◆ Short exercise ◆
Reproduce, without alteration, the rows from the line containing "How far from the point" through the final row, both ends included, and omit any pictures from your answer.

◆ Given entries ◆
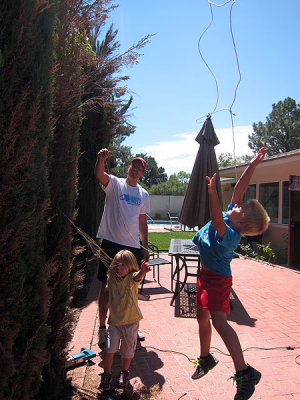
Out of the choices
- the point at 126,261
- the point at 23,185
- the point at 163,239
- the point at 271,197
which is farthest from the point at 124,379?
the point at 163,239

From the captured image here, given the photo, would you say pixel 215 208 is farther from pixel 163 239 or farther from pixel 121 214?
pixel 163 239

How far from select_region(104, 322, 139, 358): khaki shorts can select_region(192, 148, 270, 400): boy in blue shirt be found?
1.72 feet

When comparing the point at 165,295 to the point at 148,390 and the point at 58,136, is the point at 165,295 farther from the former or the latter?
the point at 58,136

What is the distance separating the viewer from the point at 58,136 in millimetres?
2488

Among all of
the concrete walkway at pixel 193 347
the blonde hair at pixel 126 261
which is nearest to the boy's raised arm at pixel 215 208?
the blonde hair at pixel 126 261

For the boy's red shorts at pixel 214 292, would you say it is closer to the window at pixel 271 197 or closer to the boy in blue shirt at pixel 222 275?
the boy in blue shirt at pixel 222 275

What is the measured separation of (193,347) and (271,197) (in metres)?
8.93

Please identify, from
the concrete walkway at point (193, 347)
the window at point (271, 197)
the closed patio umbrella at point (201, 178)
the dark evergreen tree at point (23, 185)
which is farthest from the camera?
the window at point (271, 197)

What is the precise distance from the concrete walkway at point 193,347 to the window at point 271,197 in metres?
5.53

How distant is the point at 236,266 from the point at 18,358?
7.36m

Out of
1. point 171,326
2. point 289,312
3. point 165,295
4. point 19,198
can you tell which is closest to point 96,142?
point 165,295

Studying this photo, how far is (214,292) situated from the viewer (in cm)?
249

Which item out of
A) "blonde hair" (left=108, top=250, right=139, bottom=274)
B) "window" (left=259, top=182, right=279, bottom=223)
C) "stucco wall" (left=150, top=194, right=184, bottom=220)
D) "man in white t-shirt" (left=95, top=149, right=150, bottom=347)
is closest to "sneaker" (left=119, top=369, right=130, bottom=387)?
"man in white t-shirt" (left=95, top=149, right=150, bottom=347)

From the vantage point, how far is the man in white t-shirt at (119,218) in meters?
3.28
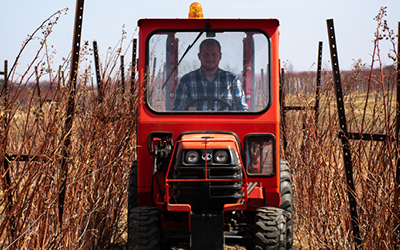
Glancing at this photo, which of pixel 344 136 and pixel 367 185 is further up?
pixel 344 136

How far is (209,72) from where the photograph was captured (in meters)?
4.23

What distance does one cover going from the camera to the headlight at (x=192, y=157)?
368 cm

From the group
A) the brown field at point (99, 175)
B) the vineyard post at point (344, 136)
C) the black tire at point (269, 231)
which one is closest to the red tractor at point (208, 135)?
the black tire at point (269, 231)

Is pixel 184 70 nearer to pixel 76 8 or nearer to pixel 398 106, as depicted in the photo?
pixel 76 8

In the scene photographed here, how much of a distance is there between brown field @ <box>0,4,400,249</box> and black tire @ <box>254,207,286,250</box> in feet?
1.22

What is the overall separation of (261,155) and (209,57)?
3.34ft

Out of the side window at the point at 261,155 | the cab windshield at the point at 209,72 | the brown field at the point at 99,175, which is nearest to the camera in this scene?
the brown field at the point at 99,175

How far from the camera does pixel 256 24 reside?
13.9ft

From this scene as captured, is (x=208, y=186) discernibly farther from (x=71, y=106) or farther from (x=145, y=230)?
(x=71, y=106)

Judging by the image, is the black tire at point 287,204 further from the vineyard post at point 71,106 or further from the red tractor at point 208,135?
the vineyard post at point 71,106

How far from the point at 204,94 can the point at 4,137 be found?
191 cm

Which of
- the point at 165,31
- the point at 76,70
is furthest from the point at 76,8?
the point at 165,31

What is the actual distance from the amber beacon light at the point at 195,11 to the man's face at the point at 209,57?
1.05 ft

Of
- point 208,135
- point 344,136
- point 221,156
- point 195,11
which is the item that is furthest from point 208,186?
point 195,11
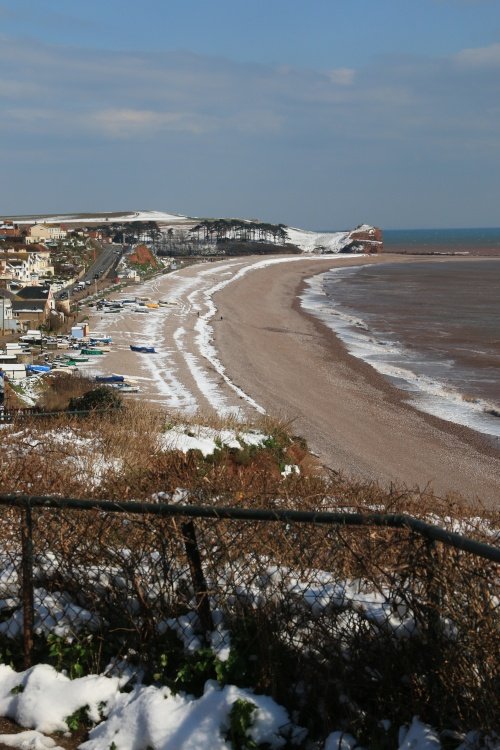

◆ Expected output ◆
How far from the point at 204,94 can the point at 4,137 be found?
191 cm

Which of
- the point at 165,31
- the point at 76,70
is furthest from the point at 76,8?
the point at 165,31

What is the actual distance from the amber beacon light at the point at 195,11 to the man's face at the point at 209,57?
1.05 ft

Of
- point 208,135
- point 344,136
- point 221,156
- point 195,11
which is the item that is furthest from point 208,186?
point 195,11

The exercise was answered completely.